SOURCE MATERIAL START

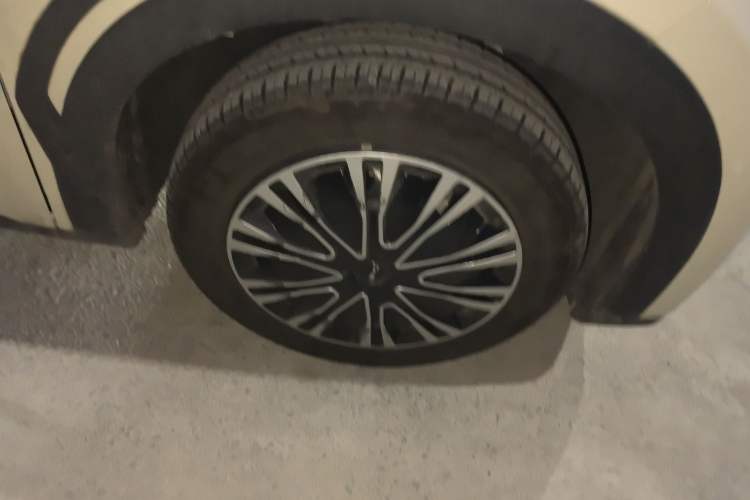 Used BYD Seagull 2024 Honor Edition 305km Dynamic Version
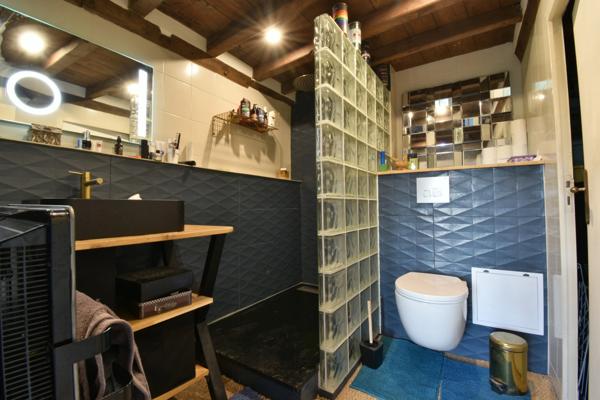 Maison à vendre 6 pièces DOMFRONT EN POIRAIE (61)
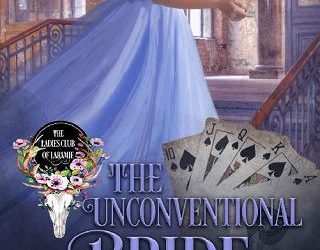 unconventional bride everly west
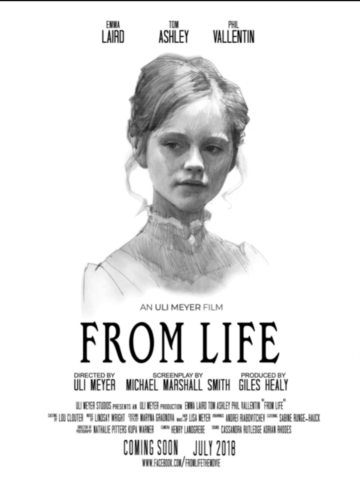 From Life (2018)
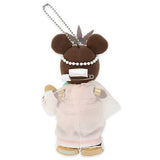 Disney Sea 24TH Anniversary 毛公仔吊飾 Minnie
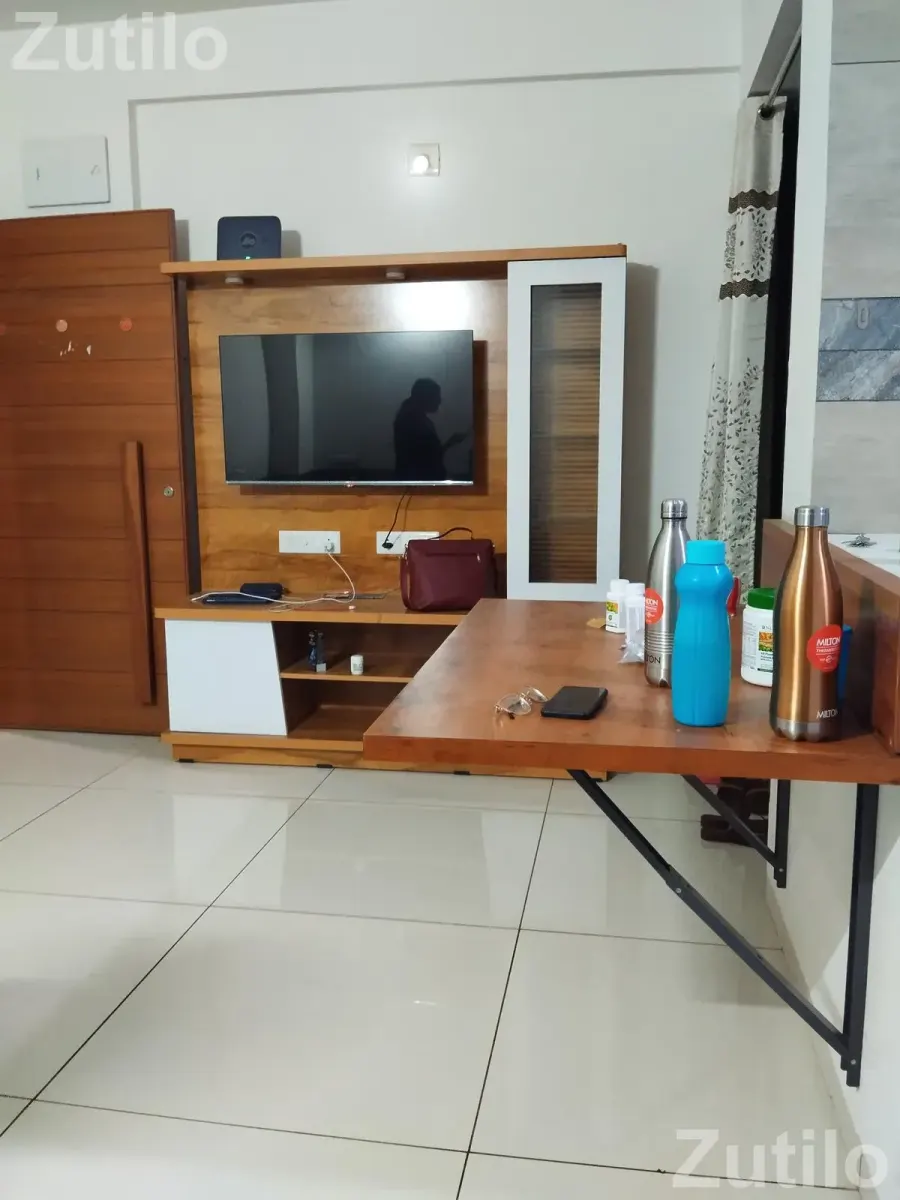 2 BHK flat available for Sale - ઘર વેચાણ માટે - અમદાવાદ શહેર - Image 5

SOURCE MATERIAL END

TASK:
Present the captions from the entries above as a JSON list of strings, one string per line, leaving out blank lines and the pictures.

ANSWER BELOW:
[
  " Used BYD Seagull 2024 Honor Edition 305km Dynamic Version",
  " Maison à vendre 6 pièces DOMFRONT EN POIRAIE (61)",
  " unconventional bride everly west",
  " From Life (2018)",
  " Disney Sea 24TH Anniversary 毛公仔吊飾 Minnie",
  " 2 BHK flat available for Sale - ઘર વેચાણ માટે - અમદાવાદ શહેર - Image 5"
]